Ronen Shoval, a candidate for Naftali Bennett’s Jewish Home party went so far as to file an official complaint with the Central Elections Committee seeking to stop Livni and Labor from running under their chosen name, claiming it is misleading. They are not Zionists, he says.

It would be appropriate at this time to bring up a court case that involved Shoval two years ago when the hyper-nationalist organization he founded, Im Tirzu, which has also attempted to reclaim the word Zionist, sued for defamation after being called a fascist movement. They lost. The judge ruled that Im Tirzu does, in fact, bear similarities to fascist ideology.

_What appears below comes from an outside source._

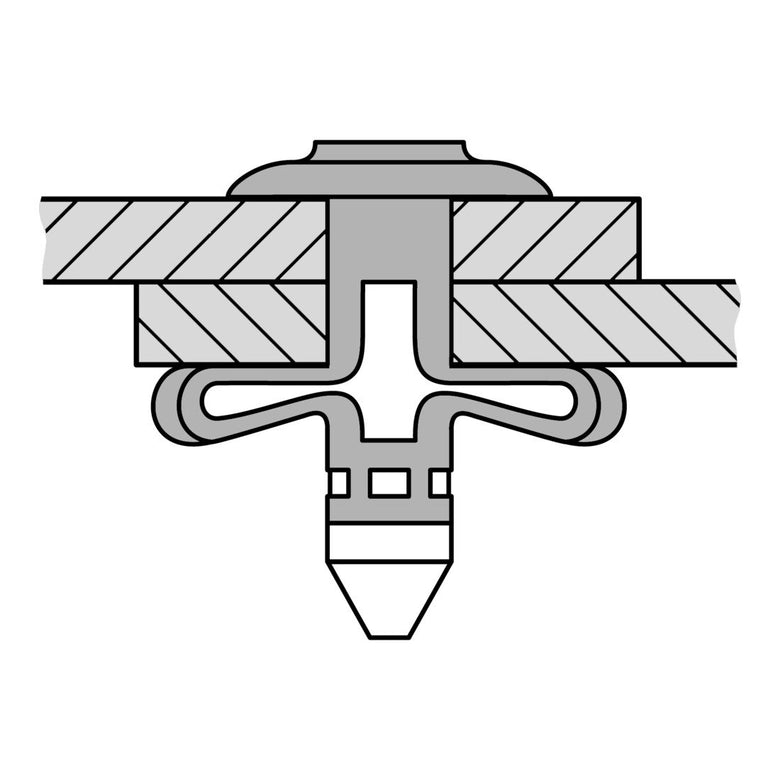 Gesipa BULB-TITE Blindniete Alu/Alu 5,2 x 25,4 EPDM 250 Stk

Netanyahu joined the Zionist-bashing party on Thursday, putting out a video statement in which he quips that The Zionist Camp is actually the Anti-Zionist Camp. Why? “When a future member of the Knesset from the Labor list praises a Hezbollah agent, what more is there to say?”

Well, there’s quite a bit more to say, it turns out. From analyst Mitchell Plitnick:

Bibi is referring to testimony given by Zuhair Bahloul, a Palestinian citizen of Israel who is #17 on the joint Labor/Hatnuah list, dubbed “The Zionist Camp.” Bahloul is a well-known figure in Israel, a soccer and basketball broadcaster for Israel’s Channel 1. He is also known for his efforts in bringing Jewish and Arab citizens of Israel together to promote co-existence and equality, which has generally been the sum total of his political activity.

In this case, Bahloul was testifying on behalf of the family of a man who was convicted of aiding a Hezbollah plot to attack Shimon Peres in Turkey. The man, Milad Khatib, accepted a plea bargain and is serving a seven-year sentence. Bahloul’s testimony was offered in defense of Khatib’s family, not Milad himself…

In fact, Bahloul went out of his way to differentiate between Milad and the rest of his family: “When I heard what this young man did I was shocked,” he said, and he stressed that whatever made Milad “fall off the right path, it was not the family that brought him to this. It is not at all typical of this family.”